* _TASK OBJECTIVE_
Quote the passage of the forum thread below, starting with "The rant about" and going on through "non-trivial with it.", word for word.

* _TEXT_

It is interesting to read this guys rant though, he has used PICs (he should
also check out the 8051 or 8048 some time) so clearly he knows that an
instruction set architecture (ISA) can be successful even if it is hard to
make a C compiler for it, not everything is a PDP-11.

The rant about bytes was particularly amusing, dealing with 'odd address'
errors on the PDP-11 wasn't fun. But the DEC-10 architecture (36 bits) had a
really interesting 'byte pointer' kind of thing where there was a way of
iterating over 'strings.' (They also had SIXBIT a 6 bit encoding standard for
text, go figure, and SKIPE which was in instruction that never skipped (thus a
NOP)).

------
Moto7451
I haven't programmed for the "CPU" but I'd wager that certain things are
designed to be slightly difficult for the sake of game difficulty and the
inherent fun of pulling off something non-trivial with it.

------
RodgerTheGreat
From a game design sense, there are actually pretty good reasons for making
the architecture somewhat hairy. If it's an ideal candidate for C, writing a
new backend for a popular compiler is a few weeks of work at most, and then
much of the motivation for dealing with the gritty details of the ISA
evaporates. As we've already seen, there will be C compilers available for the
DCPU-16, but there are enough tough nuts to crack that programming in assembly
(or Forth?) will provide a competitive advantage for some time to come.

* _RECORD SET_
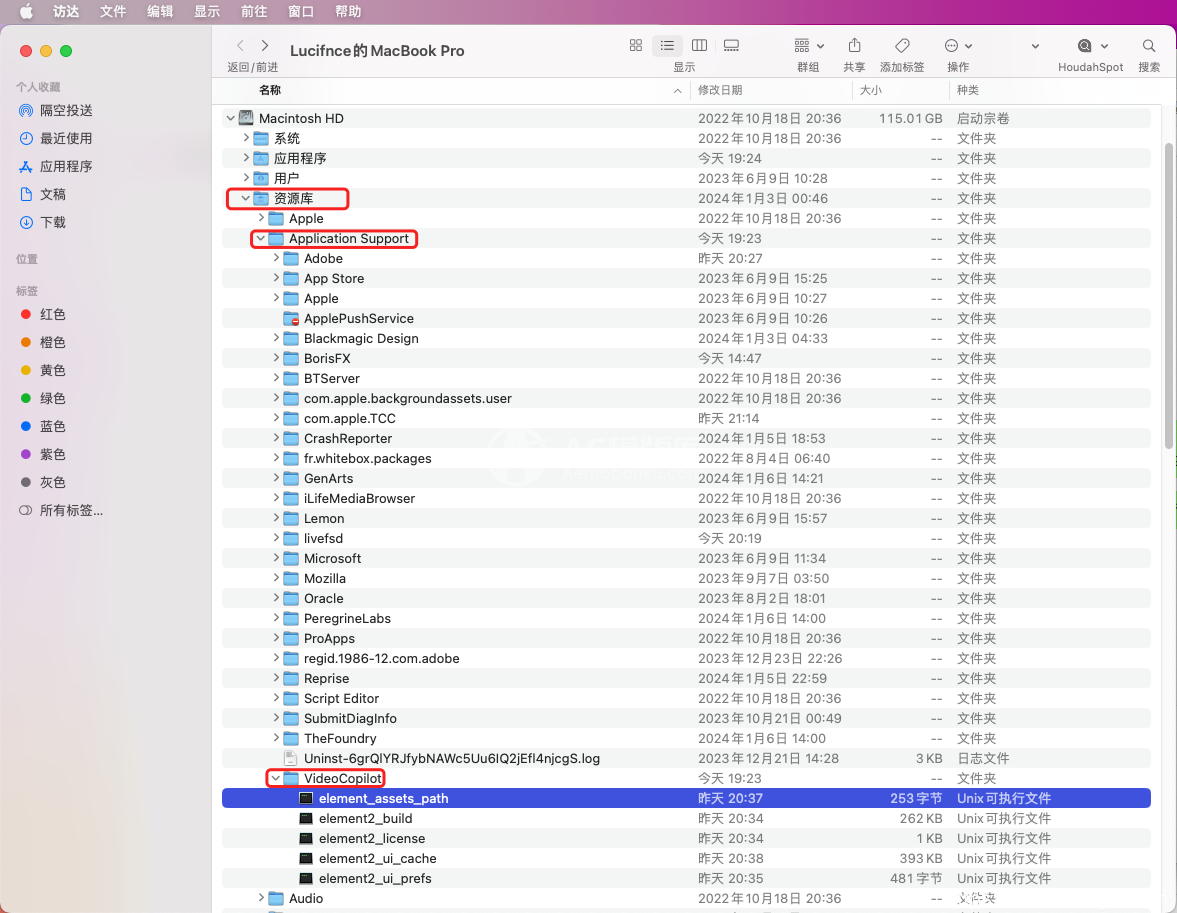 Mac Element3D插件材质及预设自定义目录位置设置教程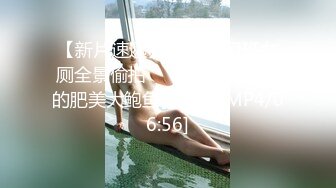 【大屌中年老哥酒店约骚女】一来就坐在身上调情，操沙发上先来一炮，转战床上骑乘大屌插入，张开双腿暴力深插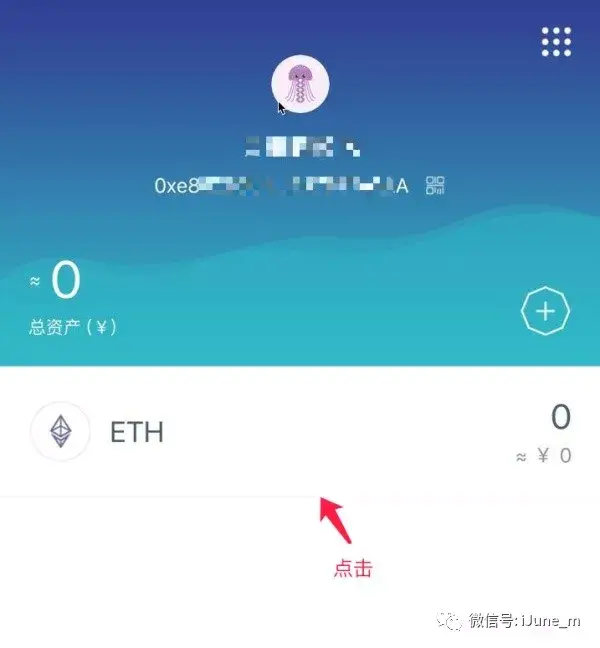 钱包功能测试流程_钱包测试大概需要多久_im钱包安全自测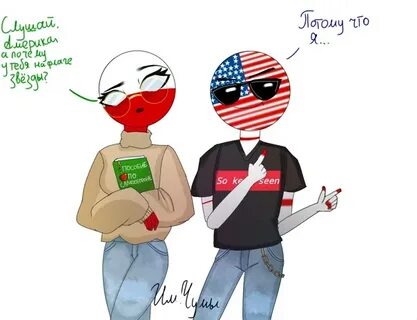 Страны люди польша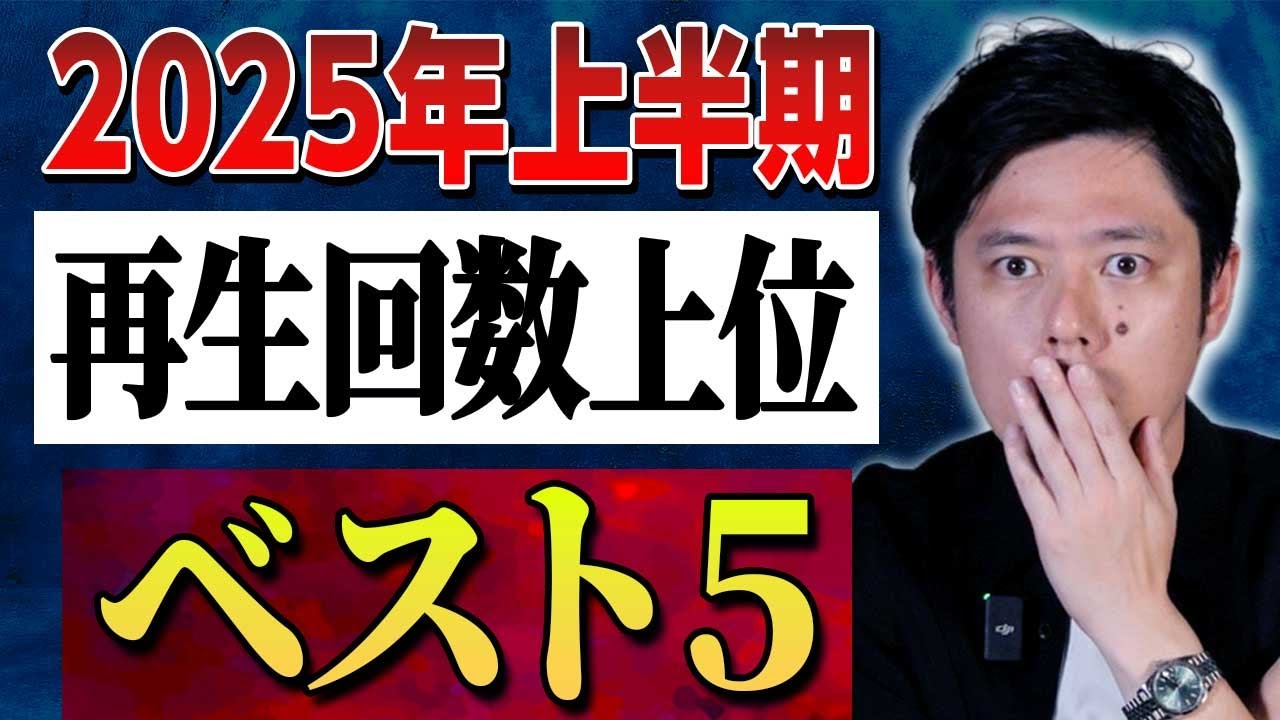 【2025上半期再生回数上位ベスト5】全5本計194分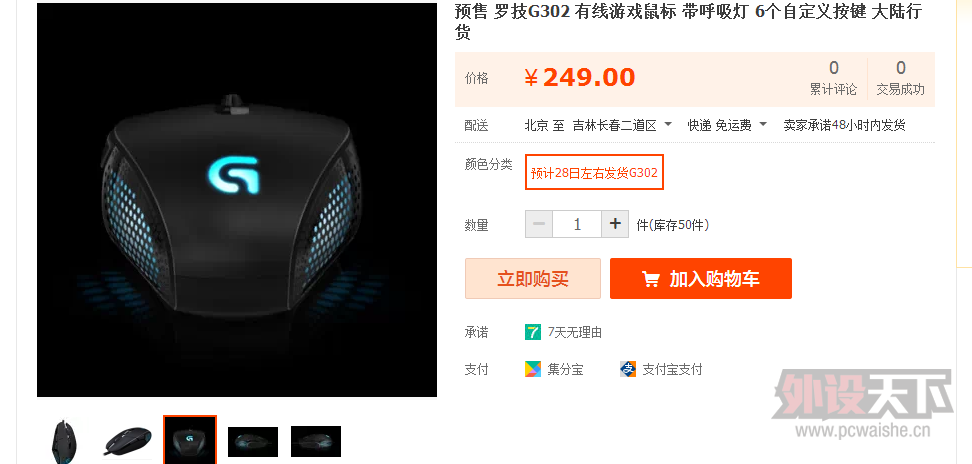 �޼�G302Ԥ�ۡ�������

* _TASK ANSWER_
The rant about bytes was particularly amusing, dealing with 'odd address'
errors on the PDP-11 wasn't fun. But the DEC-10 architecture (36 bits) had a
really interesting 'byte pointer' kind of thing where there was a way of
iterating over 'strings.' (They also had SIXBIT a 6 bit encoding standard for
text, go figure, and SKIPE which was in instruction that never skipped (thus a
NOP)).

------
Moto7451
I haven't programmed for the "CPU" but I'd wager that certain things are
designed to be slightly difficult for the sake of game difficulty and the
inherent fun of pulling off something non-trivial with it.